What is being asked: All records that follow are to be restated exactly.

*** Material for this exercise Section Begins ***

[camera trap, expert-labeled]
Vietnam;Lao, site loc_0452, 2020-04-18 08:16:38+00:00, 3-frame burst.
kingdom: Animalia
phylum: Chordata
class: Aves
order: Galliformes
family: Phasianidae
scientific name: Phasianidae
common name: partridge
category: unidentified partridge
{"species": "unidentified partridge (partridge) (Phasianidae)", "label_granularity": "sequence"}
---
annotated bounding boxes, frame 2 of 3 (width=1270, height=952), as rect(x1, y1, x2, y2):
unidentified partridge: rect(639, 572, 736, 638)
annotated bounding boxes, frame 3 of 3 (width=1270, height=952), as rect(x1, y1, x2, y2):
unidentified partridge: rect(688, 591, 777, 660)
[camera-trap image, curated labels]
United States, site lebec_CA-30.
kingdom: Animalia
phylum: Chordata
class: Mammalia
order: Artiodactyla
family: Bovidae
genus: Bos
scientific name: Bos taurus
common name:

*** Material for this exercise Section Ends ***

Response area:
[camera trap, expert-labeled]
Vietnam;Lao, site loc_0452, 2020-04-18 08:16:38+00:00, 3-frame burst.
kingdom: Animalia
phylum: Chordata
class: Aves
order: Galliformes
family: Phasianidae
scientific name: Phasianidae
common name: partridge
category: unidentified partridge
{"species": "unidentified partridge (partridge) (Phasianidae)", "label_granularity": "sequence"}
---
annotated bounding boxes, frame 2 of 3 (width=1270, height=952), as rect(x1, y1, x2, y2):
unidentified partridge: rect(639, 572, 736, 638)
annotated bounding boxes, frame 3 of 3 (width=1270, height=952), as rect(x1, y1, x2, y2):
unidentified partridge: rect(688, 591, 777, 660)
[camera-trap image, curated labels]
United States, site lebec_CA-30.
kingdom: Animalia
phylum: Chordata
class: Mammalia
order: Artiodactyla
family: Bovidae
genus: Bos
scientific name: Bos taurus
common name:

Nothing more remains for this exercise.